Stored entries

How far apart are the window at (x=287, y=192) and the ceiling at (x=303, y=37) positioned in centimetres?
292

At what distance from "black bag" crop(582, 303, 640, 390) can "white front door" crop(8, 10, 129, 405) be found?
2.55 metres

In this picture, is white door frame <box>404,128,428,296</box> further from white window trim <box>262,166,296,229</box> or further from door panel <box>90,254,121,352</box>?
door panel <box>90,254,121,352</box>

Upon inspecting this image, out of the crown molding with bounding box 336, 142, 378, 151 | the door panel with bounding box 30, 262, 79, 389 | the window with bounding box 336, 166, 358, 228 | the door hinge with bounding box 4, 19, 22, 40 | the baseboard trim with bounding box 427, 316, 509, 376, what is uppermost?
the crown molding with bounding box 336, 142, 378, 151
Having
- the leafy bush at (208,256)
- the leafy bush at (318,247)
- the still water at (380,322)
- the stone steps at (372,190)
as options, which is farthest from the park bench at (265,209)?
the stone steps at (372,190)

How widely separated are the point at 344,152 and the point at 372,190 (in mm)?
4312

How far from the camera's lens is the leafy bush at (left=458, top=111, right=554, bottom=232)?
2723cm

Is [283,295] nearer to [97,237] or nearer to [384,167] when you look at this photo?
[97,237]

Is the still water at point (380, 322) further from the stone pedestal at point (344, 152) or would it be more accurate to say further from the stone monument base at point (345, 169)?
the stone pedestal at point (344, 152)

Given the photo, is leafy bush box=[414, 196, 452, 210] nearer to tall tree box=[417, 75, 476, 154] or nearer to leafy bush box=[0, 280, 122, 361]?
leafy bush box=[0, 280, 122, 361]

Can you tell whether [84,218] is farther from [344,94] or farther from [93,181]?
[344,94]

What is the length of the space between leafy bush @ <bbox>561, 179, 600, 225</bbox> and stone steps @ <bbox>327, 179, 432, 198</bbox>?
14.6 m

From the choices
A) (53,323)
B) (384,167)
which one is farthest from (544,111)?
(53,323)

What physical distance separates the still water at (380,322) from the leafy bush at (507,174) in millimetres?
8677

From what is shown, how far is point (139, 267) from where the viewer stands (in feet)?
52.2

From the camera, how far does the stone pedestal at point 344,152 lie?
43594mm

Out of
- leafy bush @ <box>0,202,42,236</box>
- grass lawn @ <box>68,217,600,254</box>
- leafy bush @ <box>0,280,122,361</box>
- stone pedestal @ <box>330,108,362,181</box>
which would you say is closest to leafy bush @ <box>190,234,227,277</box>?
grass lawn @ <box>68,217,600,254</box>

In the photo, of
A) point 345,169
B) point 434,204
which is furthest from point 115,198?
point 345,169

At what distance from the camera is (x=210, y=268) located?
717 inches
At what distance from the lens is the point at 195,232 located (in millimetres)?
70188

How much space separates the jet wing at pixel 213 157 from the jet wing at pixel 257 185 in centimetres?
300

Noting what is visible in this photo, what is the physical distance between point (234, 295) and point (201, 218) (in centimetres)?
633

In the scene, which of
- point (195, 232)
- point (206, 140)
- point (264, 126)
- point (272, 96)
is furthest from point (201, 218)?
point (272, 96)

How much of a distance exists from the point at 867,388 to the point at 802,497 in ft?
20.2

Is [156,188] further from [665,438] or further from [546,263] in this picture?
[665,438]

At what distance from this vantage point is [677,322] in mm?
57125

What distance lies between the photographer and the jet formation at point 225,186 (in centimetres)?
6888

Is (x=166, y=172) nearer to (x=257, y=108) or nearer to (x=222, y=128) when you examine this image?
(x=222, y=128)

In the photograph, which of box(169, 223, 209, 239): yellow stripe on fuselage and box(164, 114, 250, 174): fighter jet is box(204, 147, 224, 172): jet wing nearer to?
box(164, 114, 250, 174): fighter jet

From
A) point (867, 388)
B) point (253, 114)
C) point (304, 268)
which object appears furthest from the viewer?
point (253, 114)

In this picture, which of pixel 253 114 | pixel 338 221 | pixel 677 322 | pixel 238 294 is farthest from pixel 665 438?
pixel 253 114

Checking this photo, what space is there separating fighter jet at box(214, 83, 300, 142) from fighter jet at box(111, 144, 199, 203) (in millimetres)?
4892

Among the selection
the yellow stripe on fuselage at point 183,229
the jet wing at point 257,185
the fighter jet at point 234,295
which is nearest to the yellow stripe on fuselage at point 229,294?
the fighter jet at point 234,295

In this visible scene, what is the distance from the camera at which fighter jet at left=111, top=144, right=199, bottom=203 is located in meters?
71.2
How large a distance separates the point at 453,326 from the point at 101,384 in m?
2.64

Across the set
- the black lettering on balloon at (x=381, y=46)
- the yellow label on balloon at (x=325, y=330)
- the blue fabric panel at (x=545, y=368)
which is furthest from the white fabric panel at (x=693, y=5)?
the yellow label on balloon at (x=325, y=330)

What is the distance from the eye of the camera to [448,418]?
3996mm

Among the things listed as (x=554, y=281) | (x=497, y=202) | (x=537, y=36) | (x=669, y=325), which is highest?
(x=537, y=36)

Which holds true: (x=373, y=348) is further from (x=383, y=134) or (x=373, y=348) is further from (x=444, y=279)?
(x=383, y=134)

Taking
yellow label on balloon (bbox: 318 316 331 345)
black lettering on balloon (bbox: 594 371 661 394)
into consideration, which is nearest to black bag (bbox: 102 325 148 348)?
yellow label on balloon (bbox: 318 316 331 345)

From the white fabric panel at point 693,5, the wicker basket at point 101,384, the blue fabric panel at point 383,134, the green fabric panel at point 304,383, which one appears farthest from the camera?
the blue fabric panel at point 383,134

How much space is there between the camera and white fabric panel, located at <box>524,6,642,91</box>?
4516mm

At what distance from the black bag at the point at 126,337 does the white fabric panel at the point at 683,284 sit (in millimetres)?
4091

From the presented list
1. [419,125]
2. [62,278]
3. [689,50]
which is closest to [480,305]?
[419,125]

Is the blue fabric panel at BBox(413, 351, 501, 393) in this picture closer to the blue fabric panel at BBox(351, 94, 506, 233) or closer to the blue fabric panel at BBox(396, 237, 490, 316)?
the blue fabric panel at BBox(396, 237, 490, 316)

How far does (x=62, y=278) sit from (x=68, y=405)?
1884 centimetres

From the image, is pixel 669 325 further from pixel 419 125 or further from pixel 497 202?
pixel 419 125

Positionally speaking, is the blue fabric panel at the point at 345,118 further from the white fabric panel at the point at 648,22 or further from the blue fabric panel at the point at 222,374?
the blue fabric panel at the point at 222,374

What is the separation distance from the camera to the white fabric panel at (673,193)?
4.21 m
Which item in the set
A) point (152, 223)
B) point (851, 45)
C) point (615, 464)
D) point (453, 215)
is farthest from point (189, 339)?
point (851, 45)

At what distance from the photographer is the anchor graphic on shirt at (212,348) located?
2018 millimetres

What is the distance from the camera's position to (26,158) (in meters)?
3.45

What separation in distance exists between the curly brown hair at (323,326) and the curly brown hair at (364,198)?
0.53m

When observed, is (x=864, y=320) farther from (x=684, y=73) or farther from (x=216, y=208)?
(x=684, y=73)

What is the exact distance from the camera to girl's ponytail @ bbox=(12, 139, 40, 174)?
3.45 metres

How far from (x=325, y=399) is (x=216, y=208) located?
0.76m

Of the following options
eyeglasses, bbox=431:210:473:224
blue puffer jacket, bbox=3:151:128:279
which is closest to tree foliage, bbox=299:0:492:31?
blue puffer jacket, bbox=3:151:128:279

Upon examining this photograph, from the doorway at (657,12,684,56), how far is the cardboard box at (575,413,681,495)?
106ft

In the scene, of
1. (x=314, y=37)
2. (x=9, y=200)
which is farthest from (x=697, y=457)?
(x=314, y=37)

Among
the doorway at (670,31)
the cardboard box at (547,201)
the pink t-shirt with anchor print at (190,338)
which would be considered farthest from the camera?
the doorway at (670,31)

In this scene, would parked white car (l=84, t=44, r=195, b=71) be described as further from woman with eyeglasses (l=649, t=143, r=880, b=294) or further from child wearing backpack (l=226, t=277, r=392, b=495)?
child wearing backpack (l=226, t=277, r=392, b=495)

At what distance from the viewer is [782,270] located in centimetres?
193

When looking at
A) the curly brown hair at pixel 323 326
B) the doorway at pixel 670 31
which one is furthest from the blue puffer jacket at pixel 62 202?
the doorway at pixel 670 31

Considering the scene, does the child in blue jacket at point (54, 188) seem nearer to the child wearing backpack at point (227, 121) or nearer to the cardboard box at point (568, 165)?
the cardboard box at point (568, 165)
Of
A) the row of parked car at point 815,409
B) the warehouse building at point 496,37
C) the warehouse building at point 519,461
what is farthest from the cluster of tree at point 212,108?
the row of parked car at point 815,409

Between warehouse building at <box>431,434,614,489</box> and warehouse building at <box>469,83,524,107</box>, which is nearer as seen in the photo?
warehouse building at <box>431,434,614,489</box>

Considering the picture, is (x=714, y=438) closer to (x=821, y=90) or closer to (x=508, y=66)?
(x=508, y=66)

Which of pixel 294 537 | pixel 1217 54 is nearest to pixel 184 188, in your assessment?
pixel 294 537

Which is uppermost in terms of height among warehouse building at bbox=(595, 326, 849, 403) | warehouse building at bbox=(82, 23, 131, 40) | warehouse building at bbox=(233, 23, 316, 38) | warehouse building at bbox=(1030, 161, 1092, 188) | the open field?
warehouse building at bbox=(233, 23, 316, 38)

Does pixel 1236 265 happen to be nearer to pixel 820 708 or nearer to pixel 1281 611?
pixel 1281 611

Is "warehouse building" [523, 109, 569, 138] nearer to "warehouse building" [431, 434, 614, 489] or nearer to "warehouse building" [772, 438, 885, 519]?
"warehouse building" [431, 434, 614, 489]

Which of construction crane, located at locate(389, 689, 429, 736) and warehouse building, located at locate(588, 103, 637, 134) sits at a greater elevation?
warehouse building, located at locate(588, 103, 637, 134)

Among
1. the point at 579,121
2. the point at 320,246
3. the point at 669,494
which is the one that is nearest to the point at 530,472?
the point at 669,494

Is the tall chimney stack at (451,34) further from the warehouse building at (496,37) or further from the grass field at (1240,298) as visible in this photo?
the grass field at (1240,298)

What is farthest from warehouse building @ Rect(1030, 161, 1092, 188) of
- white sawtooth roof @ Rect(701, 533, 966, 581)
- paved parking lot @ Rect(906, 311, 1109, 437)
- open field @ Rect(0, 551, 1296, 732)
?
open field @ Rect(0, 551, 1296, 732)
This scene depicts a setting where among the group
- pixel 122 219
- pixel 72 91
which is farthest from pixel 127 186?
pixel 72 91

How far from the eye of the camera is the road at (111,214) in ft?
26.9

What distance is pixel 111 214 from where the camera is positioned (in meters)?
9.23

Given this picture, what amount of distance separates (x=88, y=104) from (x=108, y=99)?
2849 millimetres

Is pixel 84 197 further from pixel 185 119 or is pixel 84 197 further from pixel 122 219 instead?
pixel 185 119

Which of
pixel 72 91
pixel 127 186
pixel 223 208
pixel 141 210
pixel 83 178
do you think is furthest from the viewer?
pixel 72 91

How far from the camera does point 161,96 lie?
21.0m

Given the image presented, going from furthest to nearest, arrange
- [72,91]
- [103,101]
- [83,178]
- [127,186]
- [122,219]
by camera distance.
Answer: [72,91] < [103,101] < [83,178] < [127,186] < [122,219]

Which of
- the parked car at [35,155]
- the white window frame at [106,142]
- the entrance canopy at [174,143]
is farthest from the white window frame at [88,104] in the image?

Directions for this task: Output exactly the lines above, from the one holding "Which of construction" through the end of the data, including the first and last.

Complete output:
Which of construction crane, located at locate(389, 689, 429, 736) and warehouse building, located at locate(588, 103, 637, 134) sits at a greater elevation?
warehouse building, located at locate(588, 103, 637, 134)

Among
1. the point at 579,121
2. the point at 320,246
3. the point at 669,494
which is the one that is nearest to the point at 530,472?
the point at 669,494

Is the tall chimney stack at (451,34) further from the warehouse building at (496,37) or further from the grass field at (1240,298) as visible in this photo?
the grass field at (1240,298)

What is farthest from warehouse building @ Rect(1030, 161, 1092, 188) of
- white sawtooth roof @ Rect(701, 533, 966, 581)
- paved parking lot @ Rect(906, 311, 1109, 437)
- open field @ Rect(0, 551, 1296, 732)
?
open field @ Rect(0, 551, 1296, 732)
This scene depicts a setting where among the group
- pixel 122 219
- pixel 72 91
which is farthest from pixel 127 186?
pixel 72 91

How far from the eye of the camera is the road at (111,214) in ft?
26.9

What distance is pixel 111 214 from where the camera is positioned (in meters)?
9.23

Given this picture, what amount of distance separates (x=88, y=104) from (x=108, y=99)?
2849 millimetres

Is pixel 84 197 further from pixel 185 119 or is pixel 84 197 further from pixel 122 219 instead?
pixel 185 119

Which of
pixel 72 91
pixel 127 186
pixel 223 208
pixel 141 210
pixel 83 178
do you think is furthest from the viewer?
pixel 72 91

How far from the camera does point 161,96 lie?
21.0m

Given the image presented, going from furthest to nearest, arrange
- [72,91]
- [103,101]
- [83,178]
- [127,186]
- [122,219]
by camera distance.
Answer: [72,91] < [103,101] < [83,178] < [127,186] < [122,219]

Which of
- the parked car at [35,155]
- the white window frame at [106,142]
- the entrance canopy at [174,143]
is farthest from the white window frame at [88,104] in the image?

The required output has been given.